Our second subject systems is a simulator for the OpenAPS/oref0 artificial pancreas system, which we redistribute as part of this replication package to make it self-contained. The data we collected from this system for our experiments is available from FIXME. We recommend you download this rather than recollecting it yourself.
If you do choose to rerun our data collection scripts oref0 needs to be installed and on your PATH.
To do this, please follow the instructions on the oref0 GitHub repo.
This project was executed with oref0 version 0.7.1.
From an HPC system running slurm, you should simply be able to cd into case-2-oref0 and run bash scripts/submit_collect_fuzz_data.sh.
Note
As above, this step is optional.
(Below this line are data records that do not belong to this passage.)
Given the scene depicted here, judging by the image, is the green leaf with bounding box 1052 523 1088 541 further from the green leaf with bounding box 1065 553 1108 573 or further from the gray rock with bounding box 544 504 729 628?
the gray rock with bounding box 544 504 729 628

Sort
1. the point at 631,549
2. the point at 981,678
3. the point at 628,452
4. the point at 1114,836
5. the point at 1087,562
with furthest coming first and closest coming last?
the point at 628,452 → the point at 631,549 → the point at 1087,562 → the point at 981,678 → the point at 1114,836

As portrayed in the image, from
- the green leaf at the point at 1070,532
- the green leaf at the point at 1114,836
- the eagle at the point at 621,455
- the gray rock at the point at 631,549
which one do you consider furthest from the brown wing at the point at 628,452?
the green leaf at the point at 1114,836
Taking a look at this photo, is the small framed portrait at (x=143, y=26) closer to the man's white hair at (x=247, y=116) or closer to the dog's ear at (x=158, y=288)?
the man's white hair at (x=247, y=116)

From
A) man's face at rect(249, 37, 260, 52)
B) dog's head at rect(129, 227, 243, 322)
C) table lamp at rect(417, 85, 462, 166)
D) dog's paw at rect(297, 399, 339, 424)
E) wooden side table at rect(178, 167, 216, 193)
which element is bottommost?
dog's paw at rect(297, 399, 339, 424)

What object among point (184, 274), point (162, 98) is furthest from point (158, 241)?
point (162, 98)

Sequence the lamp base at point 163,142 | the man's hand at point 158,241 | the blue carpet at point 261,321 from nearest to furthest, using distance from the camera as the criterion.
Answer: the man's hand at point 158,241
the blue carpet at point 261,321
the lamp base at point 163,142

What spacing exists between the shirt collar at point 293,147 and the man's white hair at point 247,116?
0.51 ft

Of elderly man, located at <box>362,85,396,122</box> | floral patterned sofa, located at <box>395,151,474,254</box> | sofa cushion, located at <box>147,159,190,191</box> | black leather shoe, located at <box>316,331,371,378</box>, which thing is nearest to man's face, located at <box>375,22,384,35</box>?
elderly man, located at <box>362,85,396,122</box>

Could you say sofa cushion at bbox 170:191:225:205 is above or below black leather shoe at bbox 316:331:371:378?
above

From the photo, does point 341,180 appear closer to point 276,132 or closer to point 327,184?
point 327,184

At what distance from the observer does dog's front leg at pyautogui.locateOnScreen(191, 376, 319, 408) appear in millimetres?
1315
All of our test execution data can be downloaded from (ORDA)[DOI]. To use this data, simply download and extract the data as specified, and skip to Plotting
For each case (case-1-swat and case-2-oref0), simply run bash setup_and_run.sh $case.
This will create a file configurations.txt in the case directory and execute g_estimation.sh with each of these of these configurations.
The results will be saved to $case/logs/sample_{$size}/ci_{$size}/attack_{$index}.json.
Note
N.B. This will take a few days for each system, maybe up to a week.
If you are on an HPC system using slurm, this will run automatically with 100 jobs in the queue.
You may need to adjust the runtime in g_estimation.sh.
To plot the graphs in the paper, run python plotting/data_analysis.py $case/logs for each case in [case-1-swat, case-2-oref0].
This will produce $case/figures and $case/stats directories that contain the figures and statistical analyses for the subject system.
Filenames should be self-explanatory.
The data agreement for OpenAPS require that we do not publish patient IDs. To stop this happening accidentally we have implemented a pre-commit hook that checks that no file (and no file name) contains any string in "naughty_strings.txt". Obviously, we cannot commit this file, but it simply lists each patient ID one per line. You do not need access to the OpenAPS data to replicate our experiments, but we strongly recommend that you recreate "naughty_strings.txt" if you are working with this data.
Warning
We do not check binary files (e.g. .xlsx files) or compressed folders (e.g. zip or .tar.gz files). Commit these files at your own risk.